No, I didn't expect this behavior from Colin Powell. Rather, I expected the
same level of personal integrity that Powell's predecessor, Gen. George C.
Marshall, showed when he too was Secretary of State. Marshall was an
extraordinary individual. Eighteen months before World War II was finished in
Europe, Marshall oversaw plans for the rebuilding of Europe, most especially
Germany, in order to prevent the rise of demogoguery that inevitably occurred
after World War I due to the victorious Allies' impositions of punitive
reparations on the German people.

In 1948, when push came to shove over the United State's recognition of the
State of Israel, Marshall told Truman to his face that if Truman recognized
Israel, Marshall wouldn't even vote for Truman in the next election. With the
same sense of clairity of vision that he had for Europe., Marshall could
forsee the great instability that the formation of a Jewish state would
forecast for Middle East. In a very direct chain of causation, the enormous
prosperity of Europe, and especially Germany, is a direct result of
Marshall's foresight and planning -- and perhaps to just as great a degree,
the reaction in the Arab world that our troops in Iraq are currently
receiving is due to our history of a 60-year highly distorted foreign policy
in the Middle East, due solely to internal political concerns, which Marshall
greatly condemned.

George Marshall was a five-star general; Colin Powell a four-star. But as
Secretaries of State, neither were any longer in any chain of military
command. They were then and are now charged with representing the best
long-term interests of the United States, if not the world at large, not a
particular president or his party.
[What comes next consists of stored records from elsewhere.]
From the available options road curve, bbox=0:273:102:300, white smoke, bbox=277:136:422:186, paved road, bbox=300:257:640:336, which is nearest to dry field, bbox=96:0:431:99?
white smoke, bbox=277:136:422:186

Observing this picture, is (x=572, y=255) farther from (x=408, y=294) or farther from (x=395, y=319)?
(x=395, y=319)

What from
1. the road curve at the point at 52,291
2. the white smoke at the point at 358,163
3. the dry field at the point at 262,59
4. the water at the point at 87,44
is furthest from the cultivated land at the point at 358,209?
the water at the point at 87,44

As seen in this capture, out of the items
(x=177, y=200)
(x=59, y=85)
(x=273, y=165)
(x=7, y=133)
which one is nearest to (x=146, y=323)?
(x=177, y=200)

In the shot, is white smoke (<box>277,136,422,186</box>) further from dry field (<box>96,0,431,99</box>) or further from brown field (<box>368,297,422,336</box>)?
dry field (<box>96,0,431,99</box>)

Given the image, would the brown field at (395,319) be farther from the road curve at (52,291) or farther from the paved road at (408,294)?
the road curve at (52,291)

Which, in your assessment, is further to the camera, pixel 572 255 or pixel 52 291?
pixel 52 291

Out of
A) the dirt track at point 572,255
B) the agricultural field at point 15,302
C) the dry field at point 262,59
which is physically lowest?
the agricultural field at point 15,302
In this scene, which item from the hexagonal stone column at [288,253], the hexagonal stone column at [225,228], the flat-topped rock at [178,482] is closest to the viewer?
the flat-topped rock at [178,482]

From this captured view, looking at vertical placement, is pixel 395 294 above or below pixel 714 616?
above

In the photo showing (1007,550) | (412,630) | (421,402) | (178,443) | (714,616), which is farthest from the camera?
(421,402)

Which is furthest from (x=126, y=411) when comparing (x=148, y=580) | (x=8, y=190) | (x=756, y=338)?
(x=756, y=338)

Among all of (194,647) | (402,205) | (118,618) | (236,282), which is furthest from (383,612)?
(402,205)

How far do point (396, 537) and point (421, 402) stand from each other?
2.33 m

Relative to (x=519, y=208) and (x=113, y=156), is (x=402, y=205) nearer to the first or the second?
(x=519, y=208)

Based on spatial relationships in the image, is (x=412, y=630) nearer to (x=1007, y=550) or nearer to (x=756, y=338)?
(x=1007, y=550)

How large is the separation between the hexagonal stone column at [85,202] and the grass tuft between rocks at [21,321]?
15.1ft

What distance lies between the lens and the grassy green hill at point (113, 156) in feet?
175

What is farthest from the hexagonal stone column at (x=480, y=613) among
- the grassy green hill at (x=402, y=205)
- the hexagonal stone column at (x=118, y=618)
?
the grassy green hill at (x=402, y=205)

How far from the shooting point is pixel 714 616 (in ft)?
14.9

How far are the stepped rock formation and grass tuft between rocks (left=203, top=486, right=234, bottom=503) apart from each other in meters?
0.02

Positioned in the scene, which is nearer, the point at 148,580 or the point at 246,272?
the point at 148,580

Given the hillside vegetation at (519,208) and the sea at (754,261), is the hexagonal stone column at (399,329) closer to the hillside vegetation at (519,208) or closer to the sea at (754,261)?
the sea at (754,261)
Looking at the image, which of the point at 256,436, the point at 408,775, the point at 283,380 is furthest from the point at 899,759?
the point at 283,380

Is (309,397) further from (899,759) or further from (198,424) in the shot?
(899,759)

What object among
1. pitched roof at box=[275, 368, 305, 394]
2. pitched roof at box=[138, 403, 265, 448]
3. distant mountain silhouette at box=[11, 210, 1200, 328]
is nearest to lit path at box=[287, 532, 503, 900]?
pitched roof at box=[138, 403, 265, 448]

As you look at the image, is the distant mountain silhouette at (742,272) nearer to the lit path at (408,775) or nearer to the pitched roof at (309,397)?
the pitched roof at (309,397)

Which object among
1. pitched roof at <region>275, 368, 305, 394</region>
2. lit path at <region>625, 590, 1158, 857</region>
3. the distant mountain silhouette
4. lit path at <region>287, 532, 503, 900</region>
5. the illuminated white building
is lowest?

The fact that Powell presented his
arguments against the war so forcefully, but then fell in line, is to me the
ultimate betrayal of one's own personal integrity.

For a very brief sketch of Marshall's opposition to the recognition of
Israel, please see:


http://www.trumanlibrary.org/whistlestop/study_collections/israel/large/1948.h

tm

although this sketch doesn't begin to portray the drama of the time nor the
arguments. I expected Powell to act as Marshall did a half-century earlier,
and I am greatly disappointed that he hasn't.